Phil served as director and assistant professor of the Division of Radiologic Technology until he retired in 1995 to explore new avenues. He completed a doctorate in education administration in 2004 and was the sole author of Merrill’s Atlas of Radiographic Positions and Radiographic Procedures for four editions. He introduced the first Pocket Guide to Radiography in the late 1980s and went on to write 29 textbooks and serve as lead author with four apps for smartphones in diagnostic radiography.
The iRadTech, a product Phil began revising and expanding in 2009, is currently offered in English and Spanish and continues to be the most popular downloaded app for radiographic positioning for iPhones and adroid smartphones. More recently, a new app, the IRadTech Chiro, became available for use by the chiropractor and chiropractic radiographer for radiographic positioning. In 2012, Phil and Seth Sivard, a clinical assistant professor at Ohio State, wrote X-rayWOW for radiography students and other health professionals involving trauma radiography.
“My career became a success due to the students, graduates and colleagues at Ohio State and elsewhere,” said Phil, now faculty emeritus. “I am in a position to try to thank the university and program for my career.”

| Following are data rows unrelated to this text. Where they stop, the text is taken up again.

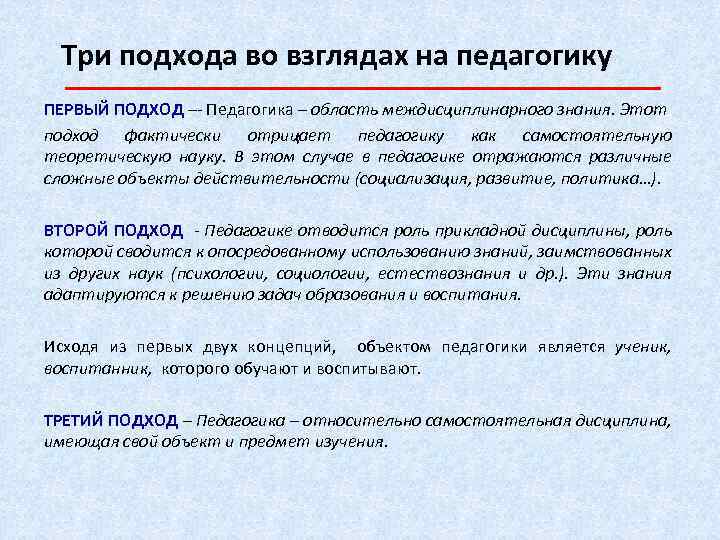 Три подхода во взглядах на педагогику

ПЕРВЫЙ ПОДХОД — Педагогика – область междисциплинарного знания. Этот подход фактически отрицает педагогику как самостоятельную теоретическую науку. В этом случае в педагогике отражаются различные сложные объекты действительности (социализация, развитие, политика…).

ВТОРОЙ ПОДХОД - Педагогике отводится роль прикладной дисциплины, роль которой сводится к опосредованному использованию знаний, заимствованных из других наук (психологии, социологии, естествознания и др.). Эти знания адаптируются к решению задач образования и воспитания.

Исходя из первых двух концепций, объектом педагогики является ученик, воспитанник, которого обучают и воспитывают.

ТРЕТИЙ ПОДХОД – Педагогика – относительно самостоятельная дисциплина, имеющая свой объект и предмет изучения.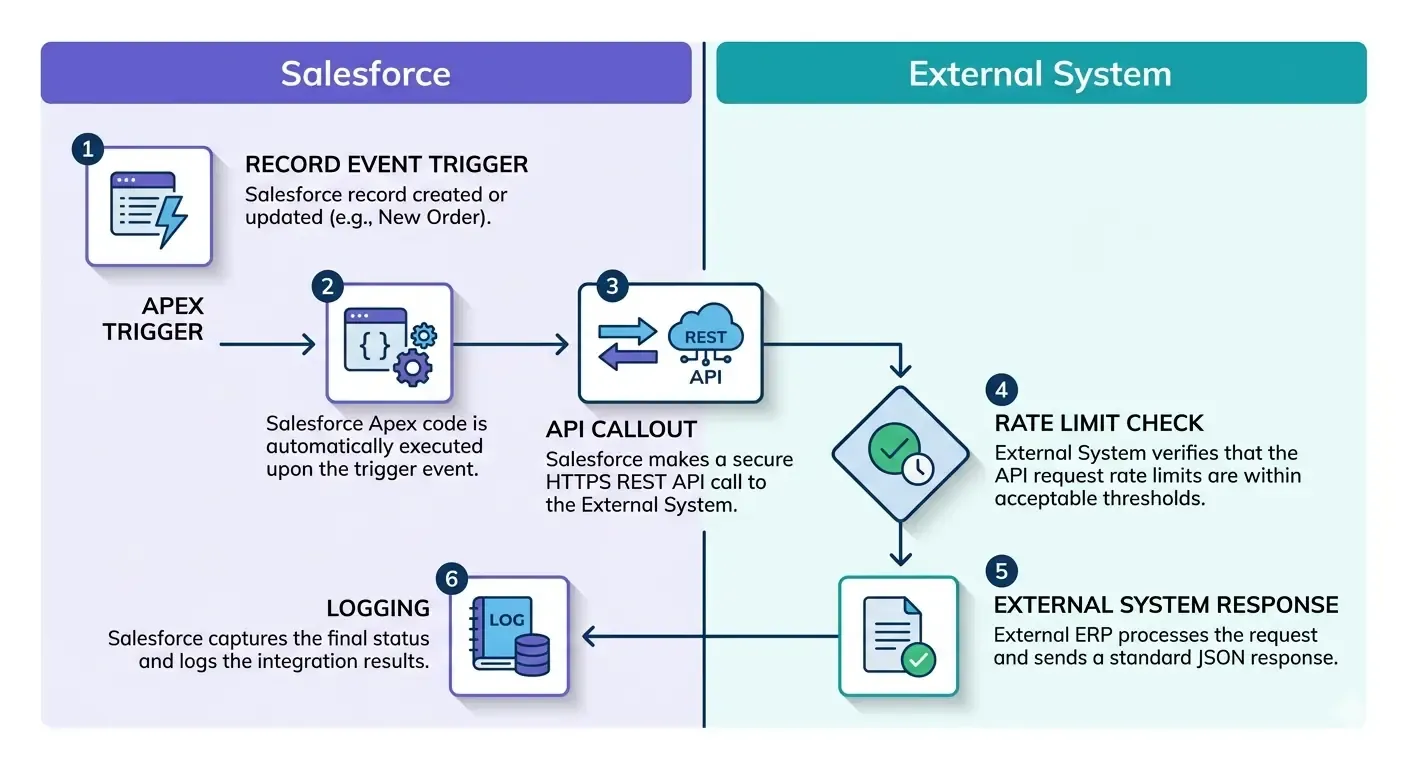 Salesforce

External System

1

RECORD EVENT TRIGGER
Salesforce record created or updated (e.g., New Order).

APEX TRIGGER

2

{ }

Salesforce Apex code is automatically executed upon the trigger event.

3

REST API

API CALLOUT
Salesforce makes a secure HTTPS REST API call to the External System.

4

RATE LIMIT CHECK
External System verifies that the API request rate limits are within acceptable thresholds.

5

EXTERNAL SYSTEM RESPONSE
External ERP processes the request and sends a standard JSON response.

6

LOG

LOGGING
Salesforce captures the final status and logs the integration results.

To show his gratitude, Phil made a gift of Shaderware, a training simulator software presenting a virtual radiographic room for students to practice making radiographs. Ohio State was the first university in the United States to benefit from the software, which was developed and used in the United Kingdom for educating radiographers.
“Dr. Ballinger’s gift allows students to provide patient care for radiography patients in a ‘game-like’ atmosphere,” said Kevin Evans, associate professor and chair, Division of Radiologic Sciences and Therapy. “The students this year used several computers and worked to take their virtual patient into the x-ray room and take exposures for the chest, abdomen and extremities.”
The virtual program also builds on the classroom experience for students who may need remedial assistance. “We had a student who had an auditory learning style and was struggling a bit,” Evans added. “The simulator was a huge boost academically and testing scores jumped up after a few sessions with Dr. Ballinger’s educational gift.”
In the coming year, the department plans to use the equipment to allow students to test equipment for quality issues and trouble shoot equipment malfunctions, he said.
Phil also has designated annual support to the department as a President’s Club donor. His giving is inspired in part, he said, by personal experience in finding creative ways to do more with limited resources as a faculty leader.
“A challenge was always to keep current with the technological development that effects all divisions. We would often take students into the clinical areas of the hospitals for demonstrations,” he said, because that offered the latest in patient care. “Ohio State offered the sixth bachelor’s program created in the nation, and we were determined to graduate competent and caring students with additional skills.”